Sebentar lagi, selesai sudah semester yang ke tiga dalam perkuliahan.Menjelang pulang, aku terpikir oleh kondisiku yang masih sama, tak berbeda dari tahun lalu.Jerawatku masih setia menamaniku hingga akhir semester ini.Tak ada yang perlu dikejutkan, karena aku sudah tahu akan seperti ini.
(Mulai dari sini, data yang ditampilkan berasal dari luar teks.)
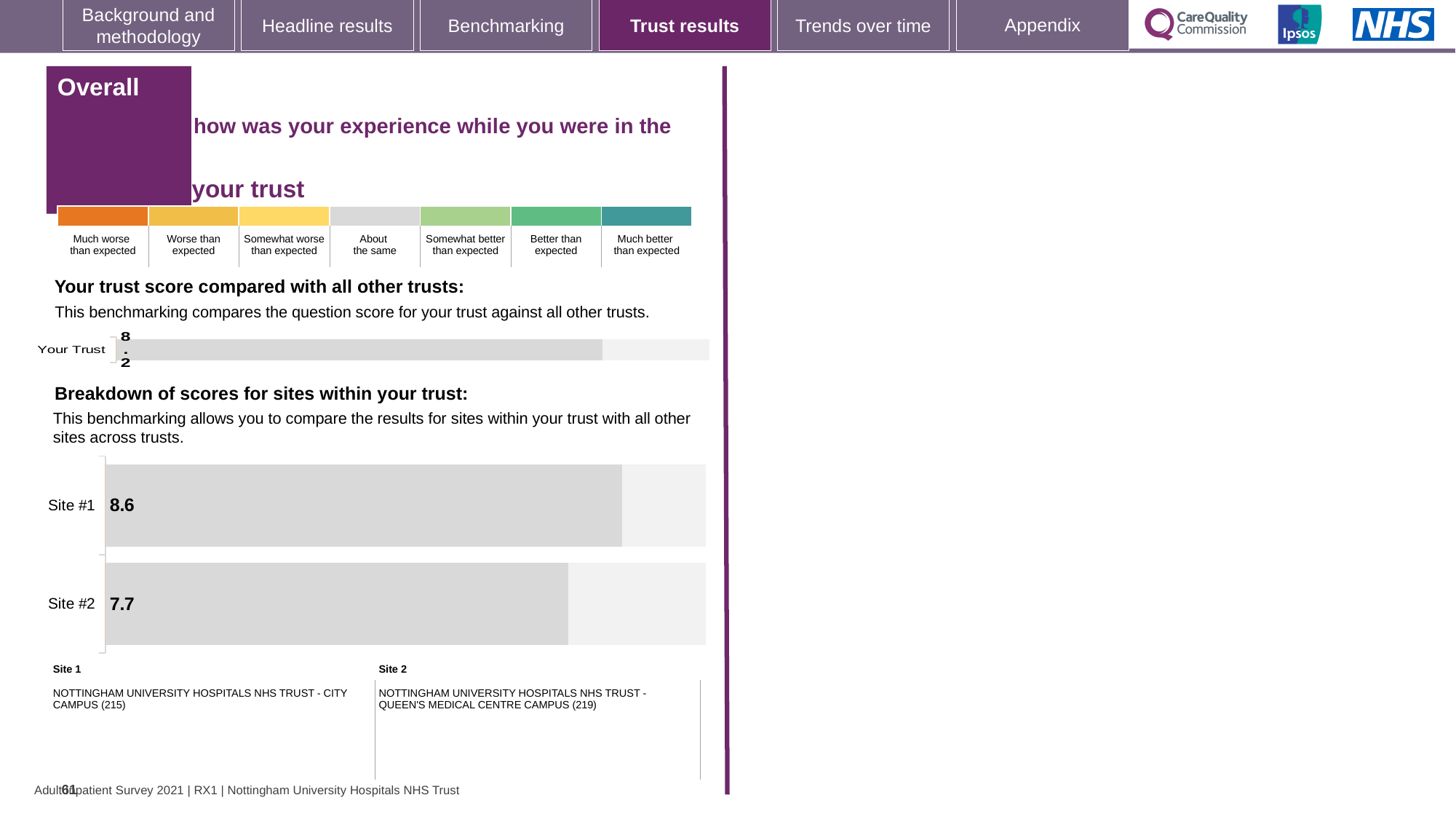
In the 'Breakdown of scores for sites within your trust' chart, which site has the highest score? Site #1 Which site in the 'Breakdown of scores for sites within your trust' chart corresponds to the Queen's Medical Centre Campus? Site 2 In the 'Breakdown of scores for sites within your trust' chart, what is the score for Site #1? 8.6 How many categories are plotted in the 'Your trust score compared with all other trusts' chart? 1 In the 'Your trust score compared with all other trusts' chart, what is the score shown for Your Trust? 8.2 In the 'Breakdown of scores for sites within your trust' chart, which has the larger score, Site #1 or Site #2? Site #1 In the 'Breakdown of scores for sites within your trust' chart, which site has the lowest score? Site #2 What kind of chart is the 'Breakdown of scores for sites within your trust' chart? Bar chart In the 'Breakdown of scores for sites within your trust' chart, what is the difference between the scores for Site #1 and Site #2? 0.9 How many sites are shown in the 'Breakdown of scores for sites within your trust' chart? 2 In the 'Breakdown of scores for sites within your trust' chart, what is the score for Site #2? 7.7 Is the Site #1 score in the 'Breakdown of scores for sites within your trust' chart greater or less than the Your Trust score in the 'Your trust score compared with all other trusts' chart? greater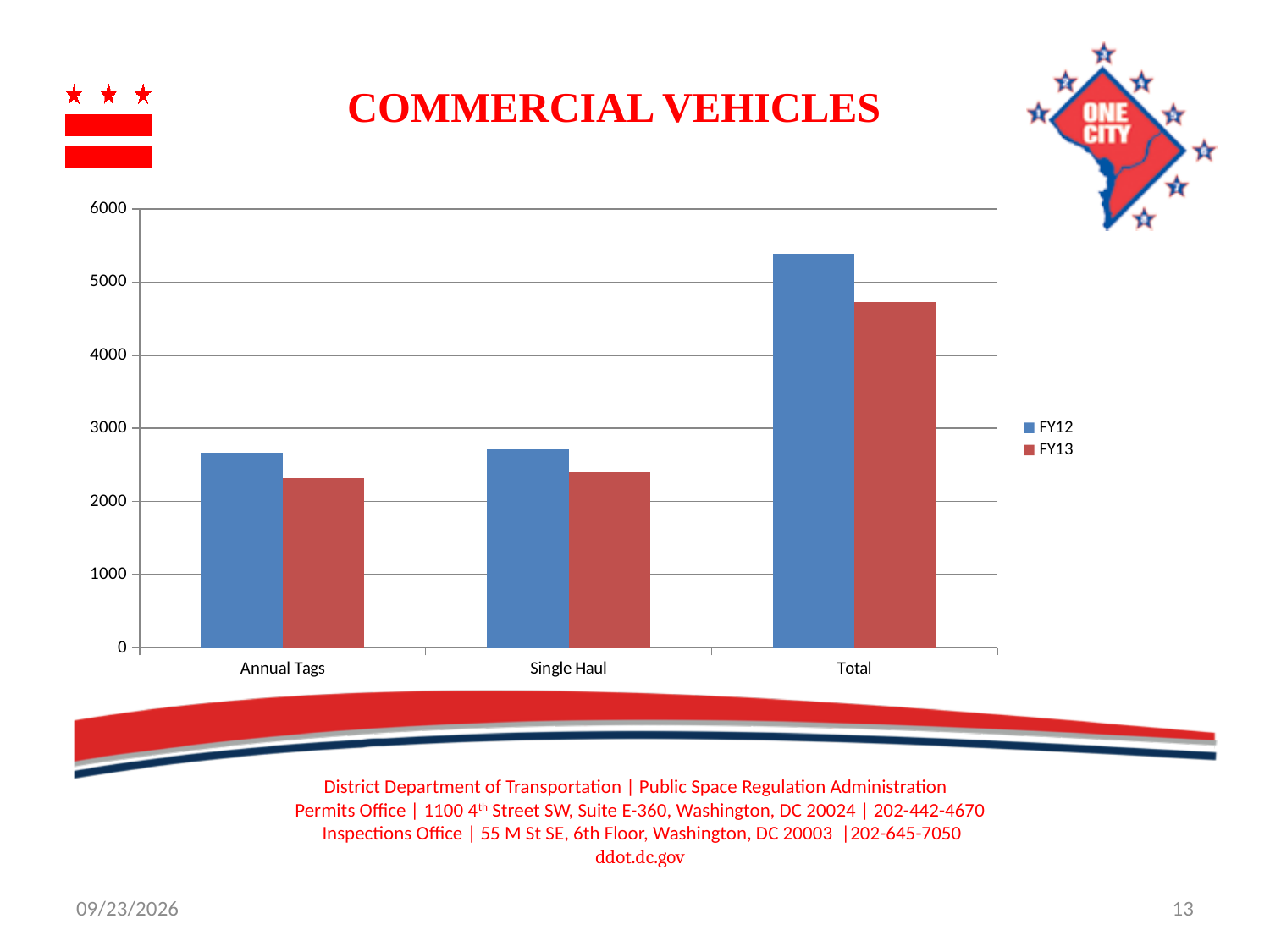
Which category has the highest FY13 value? Total Is the FY13 value for Annual Tags greater or less than 2000? greater For Annual Tags, which is larger, the FY12 value or the FY13 value? FY12 Which series is shown in blue in the legend? FY12 How many categories are shown on the x axis? 3 What is the title of the slide containing the chart? COMMERCIAL VEHICLES What kind of chart is shown on the slide? bar chart Is the FY13 value for Total greater or less than 5000? less Is the FY12 value for Total greater or less than 5000? greater How many series does the legend list? 2 Which category has the highest FY12 value? Total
Ketakutan itu tetap akan datang, tak kunjung hilang.Aku meratapi nasib dengan penuh prihatin, melihat foto-foto lama untuk memastikan bahwa sedikit ada yang berubah."Sial, ini masih sama" sebutku dalam hati, melihat wajahku yang tetap penuh dengna pernak-pernik penderitaan.
Entah apa tanggapanku ketika orang bertanya hal yang sama seperti tahun lalu.Kupastikan tidak akan aku jawab, karena mendengar pun aku tak sanggup.
Kubaca ayat-ayat suci, berharap Tuhan mendengar saat kondisiku yang tersudut.Aku tahu dia tidak akan peduli, dengan bukti perjalanan satu tahun ini, tidak ada yang berbeda.Kupanggil dia setiap malam berharap mendengar omong kosongku ini, hamba tak tahu diri.Apalah yang dia pikirkan saat aku menyebut namanya? najis tampaknya.
Menyambut tahun yang baru tak lagi begitu meriah karena aku tahu akan sama saja, kenapa harus bersabda? biarlah makin merajalela.
Pernah terpikir untuk punya pasangan, namun membayangkan pun aku sudah tahu, mustahil."Tahu diri" pikirku.Aku tahu seharusnya orang sepertiku bukan memikirkan hal yang seperti itu.